To do -
Copy out every line of the data below word for word, leaving out the pictures.

Source data -
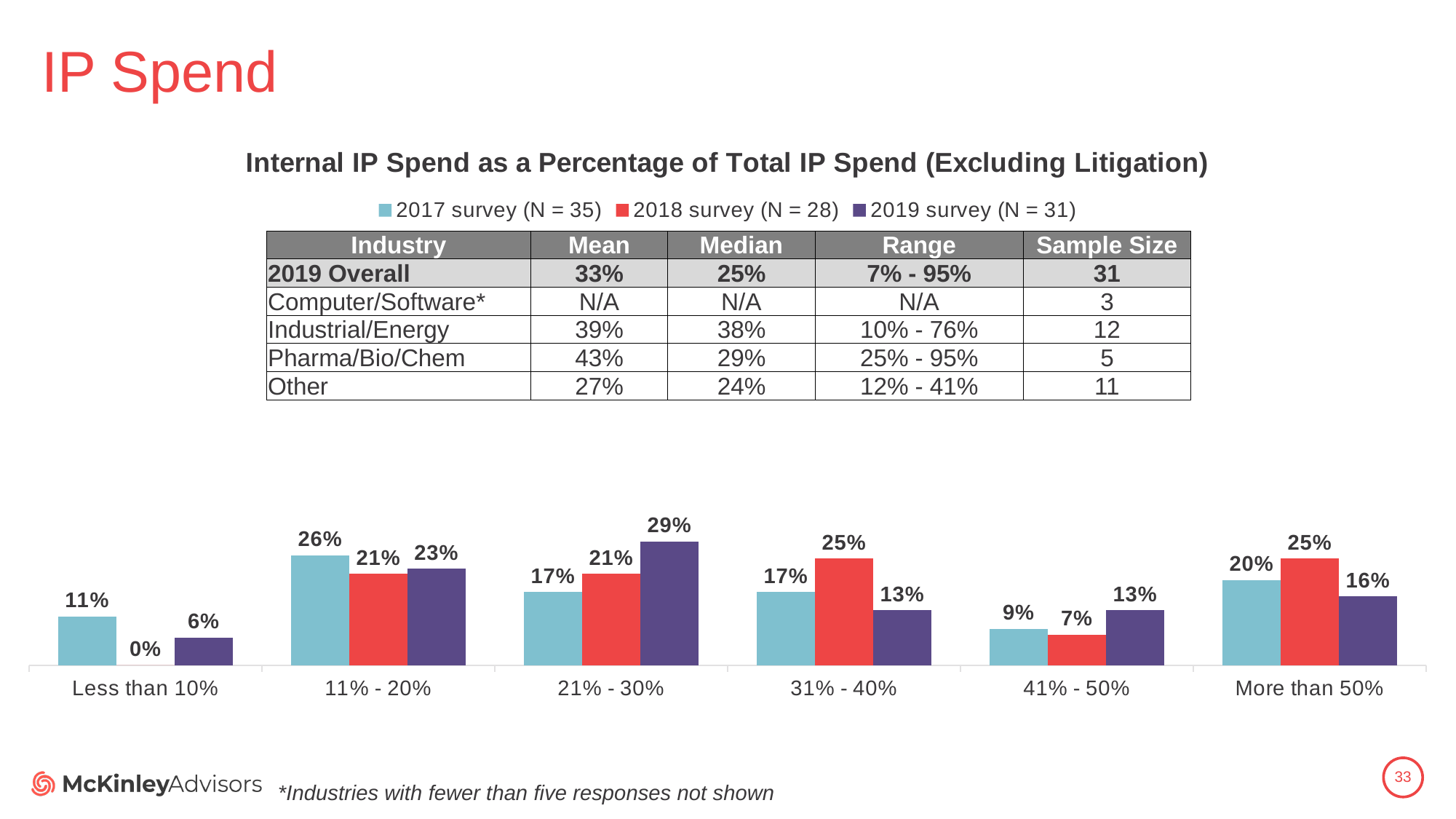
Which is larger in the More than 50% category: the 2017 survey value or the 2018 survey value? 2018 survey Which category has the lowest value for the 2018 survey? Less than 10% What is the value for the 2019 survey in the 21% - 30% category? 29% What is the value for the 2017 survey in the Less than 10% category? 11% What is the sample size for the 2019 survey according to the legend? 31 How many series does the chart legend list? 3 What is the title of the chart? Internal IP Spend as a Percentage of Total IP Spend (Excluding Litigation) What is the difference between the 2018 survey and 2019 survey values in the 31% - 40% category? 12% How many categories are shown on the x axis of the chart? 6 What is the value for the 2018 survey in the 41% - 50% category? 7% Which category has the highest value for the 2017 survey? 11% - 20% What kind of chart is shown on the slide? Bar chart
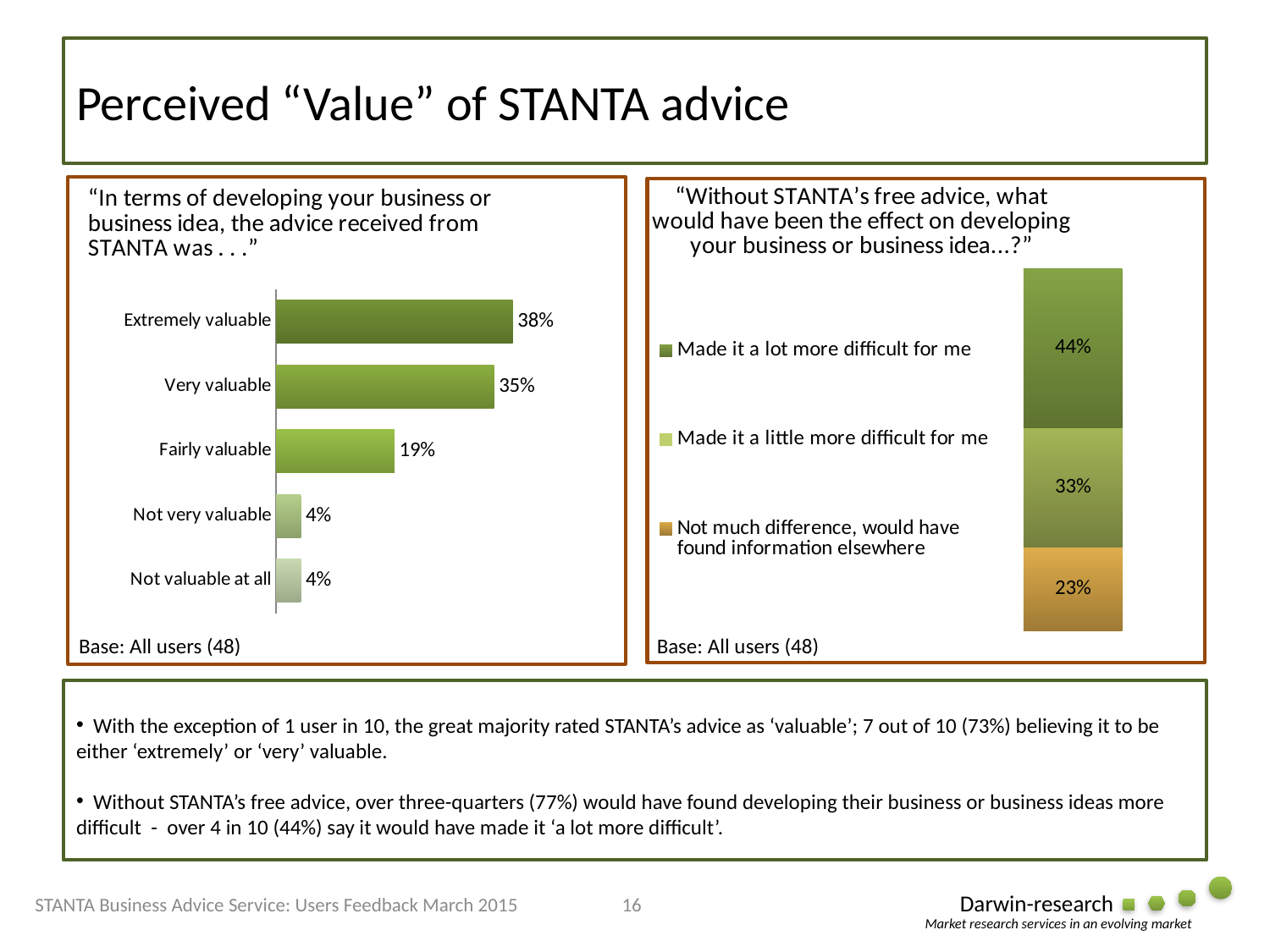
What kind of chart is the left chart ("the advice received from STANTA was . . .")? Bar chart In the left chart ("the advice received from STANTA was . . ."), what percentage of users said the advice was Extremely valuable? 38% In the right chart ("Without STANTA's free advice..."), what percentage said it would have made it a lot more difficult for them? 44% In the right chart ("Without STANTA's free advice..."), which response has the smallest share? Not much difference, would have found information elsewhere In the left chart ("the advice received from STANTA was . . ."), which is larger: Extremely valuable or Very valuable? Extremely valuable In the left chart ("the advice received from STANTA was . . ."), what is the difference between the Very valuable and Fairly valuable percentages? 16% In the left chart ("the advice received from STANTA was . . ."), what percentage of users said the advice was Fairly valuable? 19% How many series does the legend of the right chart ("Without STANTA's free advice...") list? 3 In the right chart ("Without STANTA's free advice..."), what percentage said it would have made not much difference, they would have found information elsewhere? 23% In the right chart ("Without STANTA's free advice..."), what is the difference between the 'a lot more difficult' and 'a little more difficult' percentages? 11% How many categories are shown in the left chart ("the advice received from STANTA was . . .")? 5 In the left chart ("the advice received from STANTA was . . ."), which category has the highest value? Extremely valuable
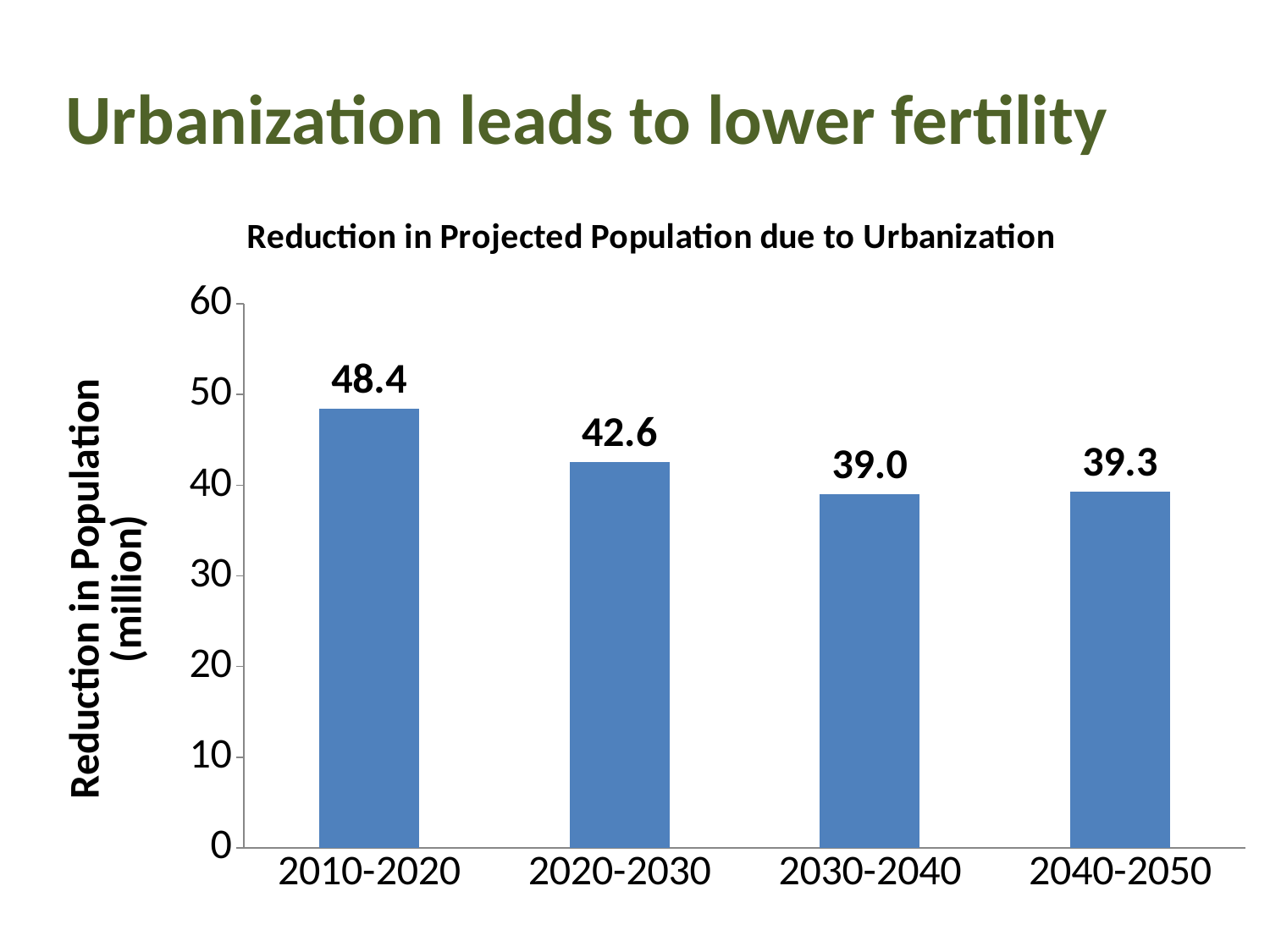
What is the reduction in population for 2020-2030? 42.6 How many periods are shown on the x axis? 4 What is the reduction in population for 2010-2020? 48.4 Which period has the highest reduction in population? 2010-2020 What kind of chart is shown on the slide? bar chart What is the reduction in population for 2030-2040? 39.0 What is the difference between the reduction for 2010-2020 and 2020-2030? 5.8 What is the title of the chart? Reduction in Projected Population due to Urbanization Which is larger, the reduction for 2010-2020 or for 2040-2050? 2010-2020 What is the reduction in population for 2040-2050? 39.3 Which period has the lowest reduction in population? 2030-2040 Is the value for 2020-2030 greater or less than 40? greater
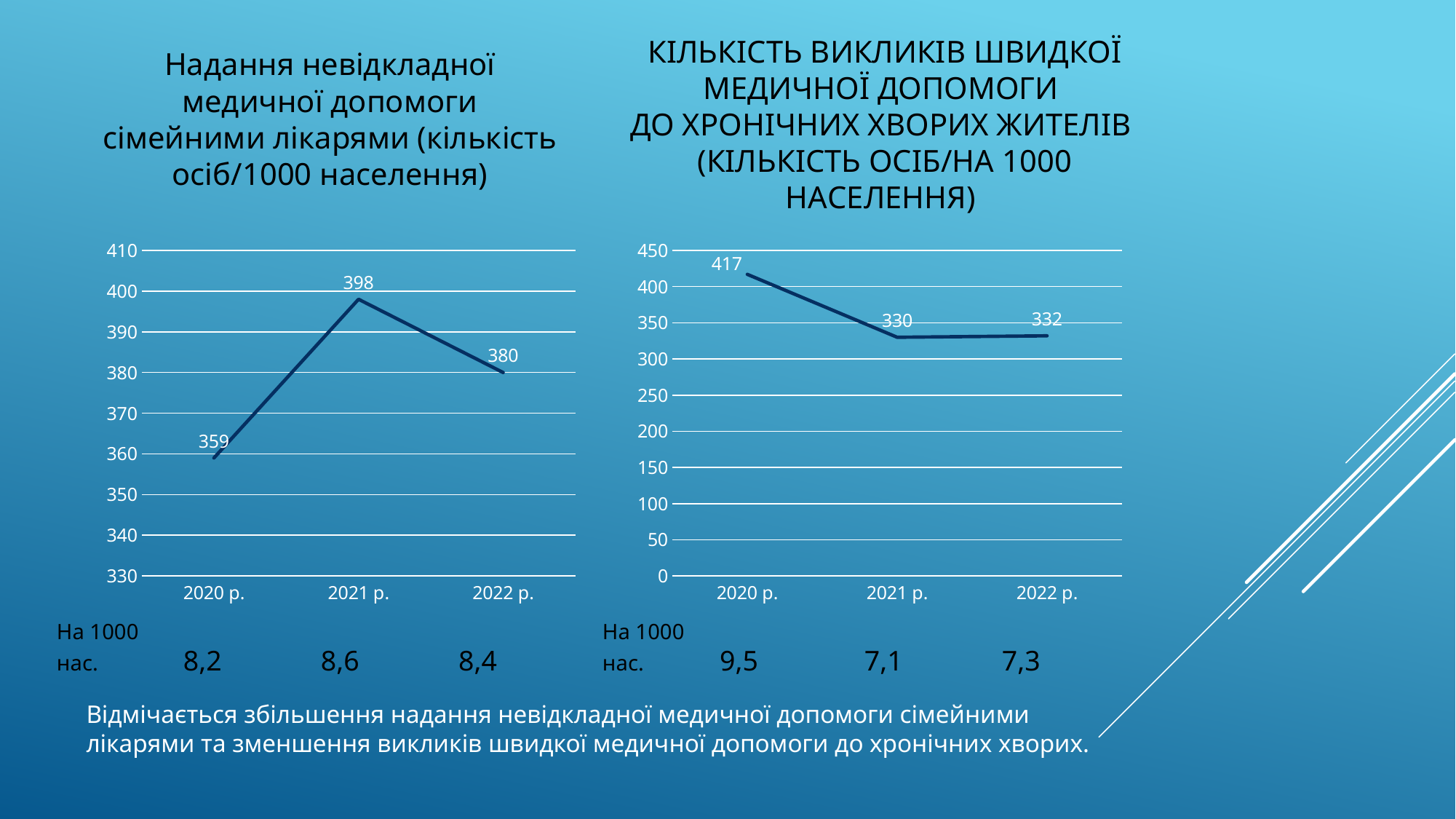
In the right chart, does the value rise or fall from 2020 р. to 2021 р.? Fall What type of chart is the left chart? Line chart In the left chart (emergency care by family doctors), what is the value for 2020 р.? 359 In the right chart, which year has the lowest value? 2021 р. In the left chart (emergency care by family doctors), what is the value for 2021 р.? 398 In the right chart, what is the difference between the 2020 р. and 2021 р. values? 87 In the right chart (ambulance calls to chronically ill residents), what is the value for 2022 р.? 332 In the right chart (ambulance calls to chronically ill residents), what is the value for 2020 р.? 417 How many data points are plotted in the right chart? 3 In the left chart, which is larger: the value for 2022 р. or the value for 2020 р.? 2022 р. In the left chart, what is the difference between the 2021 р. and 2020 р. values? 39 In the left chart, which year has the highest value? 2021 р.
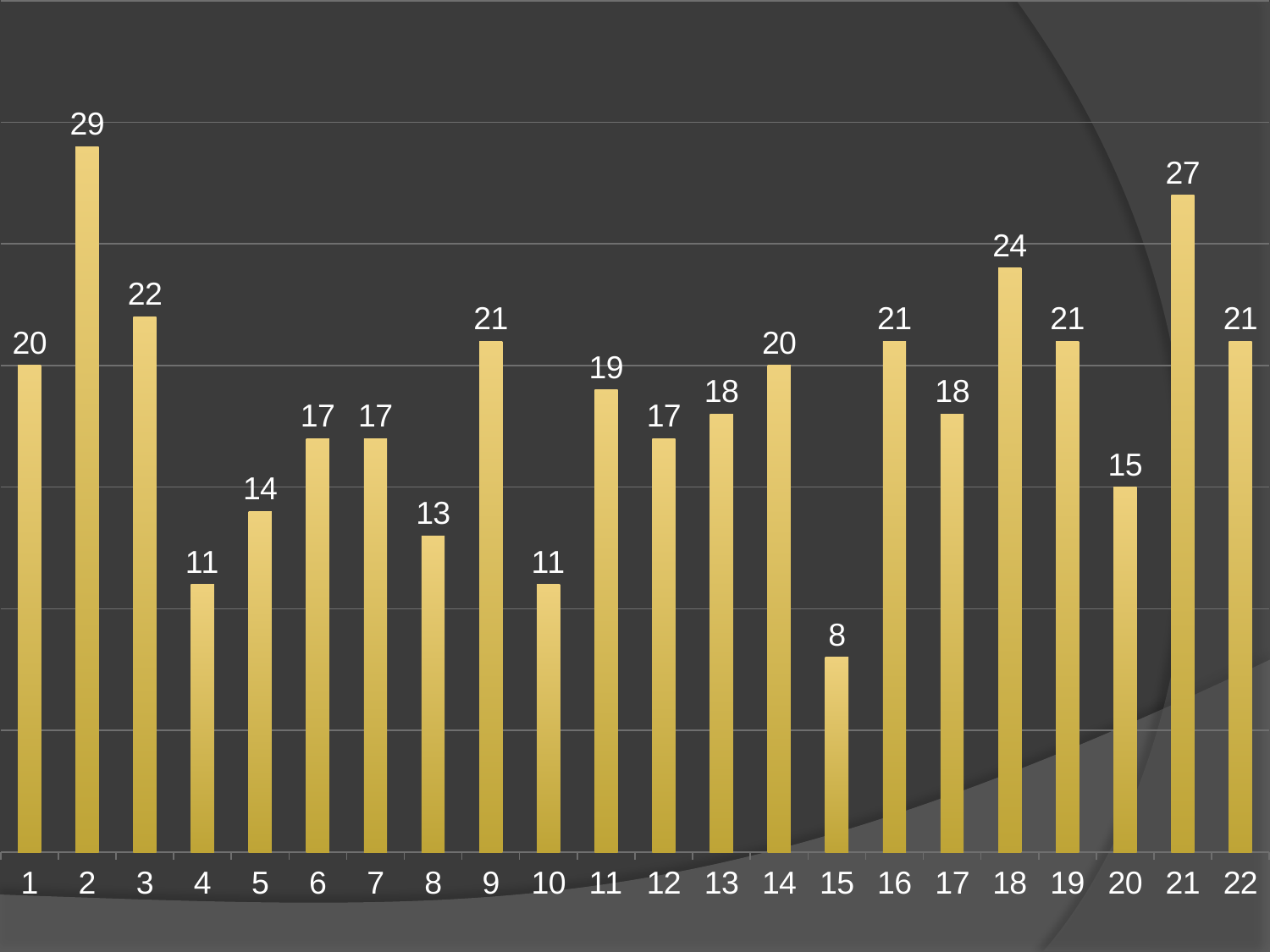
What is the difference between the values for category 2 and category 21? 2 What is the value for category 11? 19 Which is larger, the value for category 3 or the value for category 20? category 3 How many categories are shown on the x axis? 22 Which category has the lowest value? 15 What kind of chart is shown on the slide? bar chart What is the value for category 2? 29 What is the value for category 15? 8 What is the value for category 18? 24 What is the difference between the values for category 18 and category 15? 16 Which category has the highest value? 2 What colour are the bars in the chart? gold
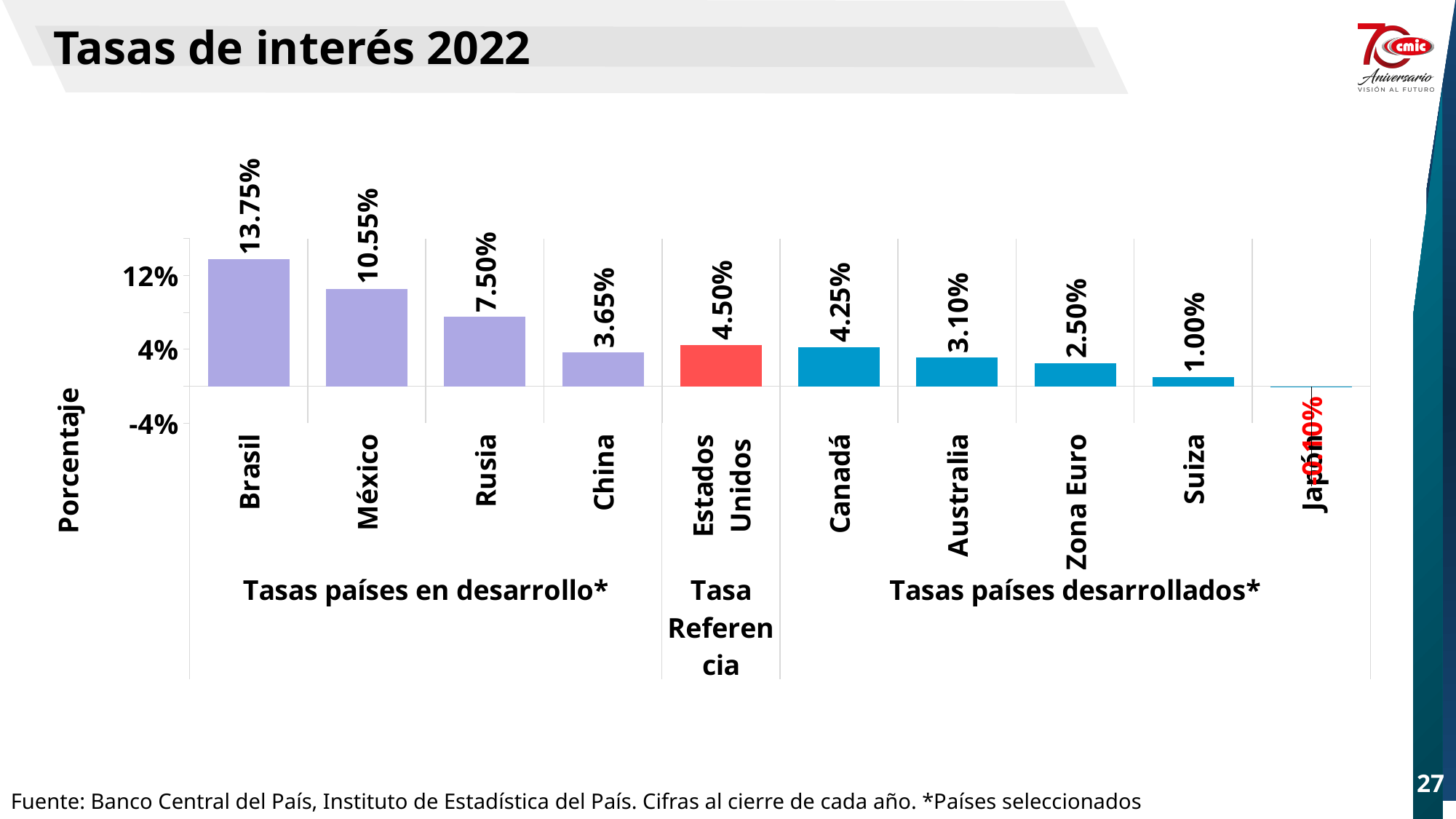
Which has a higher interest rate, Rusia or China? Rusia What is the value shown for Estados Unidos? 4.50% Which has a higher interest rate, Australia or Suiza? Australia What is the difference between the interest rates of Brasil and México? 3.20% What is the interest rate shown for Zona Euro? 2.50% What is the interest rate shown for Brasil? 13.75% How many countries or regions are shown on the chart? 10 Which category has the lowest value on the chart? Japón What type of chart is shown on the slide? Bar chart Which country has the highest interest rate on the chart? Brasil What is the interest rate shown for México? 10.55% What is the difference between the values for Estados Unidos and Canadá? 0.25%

Written response -
Which is larger in the More than 50% category: the 2017 survey value or the 2018 survey value? 2018 survey Which category has the lowest value for the 2018 survey? Less than 10% What is the value for the 2019 survey in the 21% - 30% category? 29% What is the value for the 2017 survey in the Less than 10% category? 11% What is the sample size for the 2019 survey according to the legend? 31 How many series does the chart legend list? 3 What is the title of the chart? Internal IP Spend as a Percentage of Total IP Spend (Excluding Litigation) What is the difference between the 2018 survey and 2019 survey values in the 31% - 40% category? 12% How many categories are shown on the x axis of the chart? 6 What is the value for the 2018 survey in the 41% - 50% category? 7% Which category has the highest value for the 2017 survey? 11% - 20% What kind of chart is shown on the slide? Bar chart
What kind of chart is the left chart ("the advice received from STANTA was . . .")? Bar chart In the left chart ("the advice received from STANTA was . . ."), what percentage of users said the advice was Extremely valuable? 38% In the right chart ("Without STANTA's free advice..."), what percentage said it would have made it a lot more difficult for them? 44% In the right chart ("Without STANTA's free advice..."), which response has the smallest share? Not much difference, would have found information elsewhere In the left chart ("the advice received from STANTA was . . ."), which is larger: Extremely valuable or Very valuable? Extremely valuable In the left chart ("the advice received from STANTA was . . ."), what is the difference between the Very valuable and Fairly valuable percentages? 16% In the left chart ("the advice received from STANTA was . . ."), what percentage of users said the advice was Fairly valuable? 19% How many series does the legend of the right chart ("Without STANTA's free advice...") list? 3 In the right chart ("Without STANTA's free advice..."), what percentage said it would have made not much difference, they would have found information elsewhere? 23% In the right chart ("Without STANTA's free advice..."), what is the difference between the 'a lot more difficult' and 'a little more difficult' percentages? 11% How many categories are shown in the left chart ("the advice received from STANTA was . . .")? 5 In the left chart ("the advice received from STANTA was . . ."), which category has the highest value? Extremely valuable
What is the reduction in population for 2020-2030? 42.6 How many periods are shown on the x axis? 4 What is the reduction in population for 2010-2020? 48.4 Which period has the highest reduction in population? 2010-2020 What kind of chart is shown on the slide? bar chart What is the reduction in population for 2030-2040? 39.0 What is the difference between the reduction for 2010-2020 and 2020-2030? 5.8 What is the title of the chart? Reduction in Projected Population due to Urbanization Which is larger, the reduction for 2010-2020 or for 2040-2050? 2010-2020 What is the reduction in population for 2040-2050? 39.3 Which period has the lowest reduction in population? 2030-2040 Is the value for 2020-2030 greater or less than 40? greater
In the right chart, does the value rise or fall from 2020 р. to 2021 р.? Fall What type of chart is the left chart? Line chart In the left chart (emergency care by family doctors), what is the value for 2020 р.? 359 In the right chart, which year has the lowest value? 2021 р. In the left chart (emergency care by family doctors), what is the value for 2021 р.? 398 In the right chart, what is the difference between the 2020 р. and 2021 р. values? 87 In the right chart (ambulance calls to chronically ill residents), what is the value for 2022 р.? 332 In the right chart (ambulance calls to chronically ill residents), what is the value for 2020 р.? 417 How many data points are plotted in the right chart? 3 In the left chart, which is larger: the value for 2022 р. or the value for 2020 р.? 2022 р. In the left chart, what is the difference between the 2021 р. and 2020 р. values? 39 In the left chart, which year has the highest value? 2021 р.
What is the difference between the values for category 2 and category 21? 2 What is the value for category 11? 19 Which is larger, the value for category 3 or the value for category 20? category 3 How many categories are shown on the x axis? 22 Which category has the lowest value? 15 What kind of chart is shown on the slide? bar chart What is the value for category 2? 29 What is the value for category 15? 8 What is the value for category 18? 24 What is the difference between the values for category 18 and category 15? 16 Which category has the highest value? 2 What colour are the bars in the chart? gold
Which has a higher interest rate, Rusia or China? Rusia What is the value shown for Estados Unidos? 4.50% Which has a higher interest rate, Australia or Suiza? Australia What is the difference between the interest rates of Brasil and México? 3.20% What is the interest rate shown for Zona Euro? 2.50% What is the interest rate shown for Brasil? 13.75% How many countries or regions are shown on the chart? 10 Which category has the lowest value on the chart? Japón What type of chart is shown on the slide? Bar chart Which country has the highest interest rate on the chart? Brasil What is the interest rate shown for México? 10.55% What is the difference between the values for Estados Unidos and Canadá? 0.25%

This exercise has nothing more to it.